Non ci si può non interrogare su ciò che voglia dire follia, la perdita dell’arco di senso della misura umana, cui, anche se in proporzioni più ridotte, assistiamo con crescente frequenza dai nostri tavoli di lavoro: la vendetta, la ritorsione, l’assenza di capacità di superare il torto subito per aprire una nuova pagina dell’esistere. Situazioni che rendono difficile il nostro lavoro di essere avvocati per le persone, che siano in grado di contenerle, promuovere un cambiamento, costruire nuove relazioni. Che, in fondo, dovrebbe essere il nostro ruolo.

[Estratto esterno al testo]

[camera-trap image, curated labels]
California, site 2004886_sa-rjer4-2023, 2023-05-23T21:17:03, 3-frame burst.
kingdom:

Questo il senso profondo di questo incontro: formarsi per avvocati per le persone, per i minorenni e per le famiglie non è solo impadronirsi delle tecnicalità del diritto sostanziale e processuale: è anche (e soprattutto mi sembra di poter affermare) riflettere sui drammi umani che animano quotidianamente il nostro lavoro. Altrimenti si scade nel tecnicismo e si tradisce il senso stesso dei diritti fondamentali la cui difesa costituisce nostro ruolo costituzionale.

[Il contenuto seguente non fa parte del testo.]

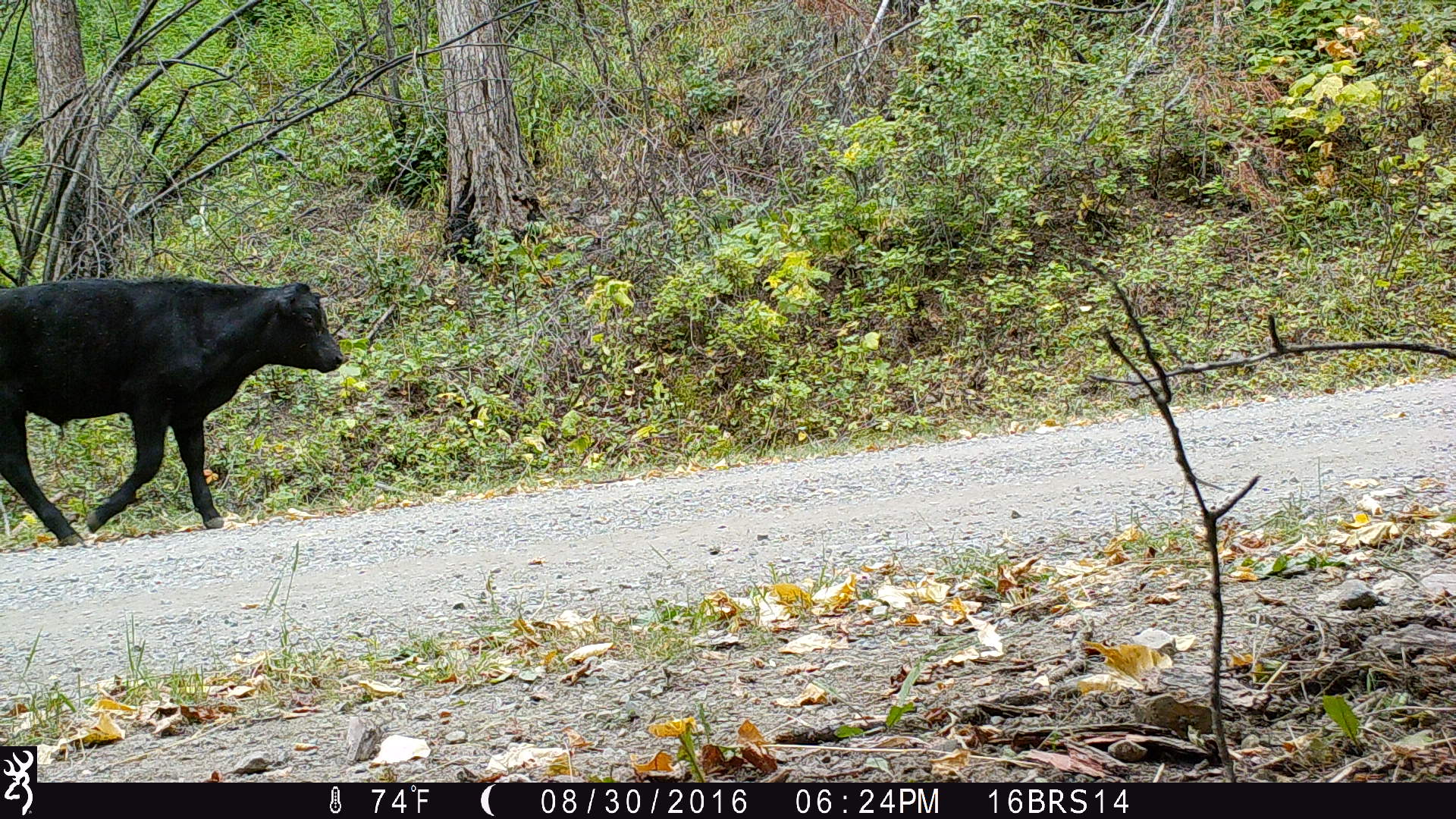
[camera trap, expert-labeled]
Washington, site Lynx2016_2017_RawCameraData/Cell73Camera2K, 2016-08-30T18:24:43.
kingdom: Animalia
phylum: Chordata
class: Mammalia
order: Artiodactyla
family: Bovidae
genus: Bos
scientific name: Bos taurus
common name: domestic cattle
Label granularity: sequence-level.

Di Fedra e Ippolito parleranno, con Maria Rita Ielasi, Ettore Battelli, Mario Calogero, Francesco Cannavà, Giovanna Ollà, Dorotea Quartararo; concluderà Davide Piazzoni.

Di Aiace parleranno, con Maria Barbara Giardinieri, Antonio Balsamo, Stefano Callipo, Roberto Giovanni Conti, Veronica Milone, Francesco Pira, Filippo Romeo, Rita Russo; conclude Sabina Pellizzon.

La mattina del 7 si svolgerà un incontro a cura dell’Università Kore di Enna, Dipartimento di Studi classici, linguistici e della formazione e dall’Associazione Amici dell’INDA. Con la Prof.ssa Marinella Muscarà, direttore del Dipartimento, animeranno la mattinata i professori Sonia Macrì, Flavia Zisa, Giuseppe Burgio e Andrea Rabbito; con il presidente dell’associazione Amici dell’INDA, Giuseppe Piccione, parteciperanno gli attori Luca Micheletti, Alessandra Salamida, Gaia Aprea, Ilaria Geniatempo, Diana Manea.